Hi again,btw, i know Jeweled Dragon, everything is now tough thanks to the Covid-19, many people are sacrificing their lives but don't give up!! Keep trying!!😁😁😁
nothing too dramatic or anything, just really happy that i can spend time with my gf even though it's not in person. i just love how she makes everything so much better and more special when i'm around her. just really enjoying the little things rn.
I came out as gay a few months ago to my husband and he was so happy for me. We are getting a divorce, and he is moving back to our home state, but both of us could not be happier for each other. I am going to be able experience independence, really for the first time in my life, as I met him shortly after getting out of a bad relationship. My husband and I have always been amazing partners, but I always felt like I couldn't do life on my own and now I am proving to myself that I can. Also started anti-depressants and finally feel like a happy functioning human being. I have never been so happy in my life, and with my life.

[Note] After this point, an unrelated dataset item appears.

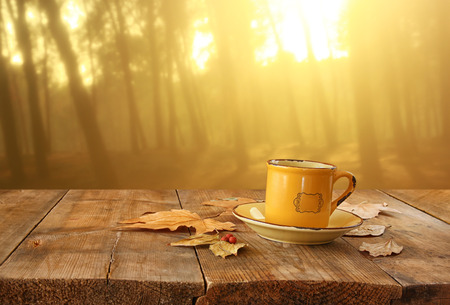 coffee tree: front image of coffee cup over wooden table and autumn leaves in front of autumnal sunset background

I just saw an article that said Toby McGuire and Andrew Garfield donned hats and masks and snuck into the theater to watch the new Spiderman movie No Way Home. They were able to enjoy the whole movie without being recognized. I told my husband, if I had noticed them, I would have walked over and said "Don't worry, Peter. I won't blow your cover."
I just saw an article that said Toby McGuire and Andrew Garfield donned hats and masks and snuck into the theater to watch the new Spiderman movie No Way Home. They were able to enjoy the whole movie without being recognized. I told my husband, if I had noticed them, I would have walked over and said "Don't worry, Peter. I won't blow your cover."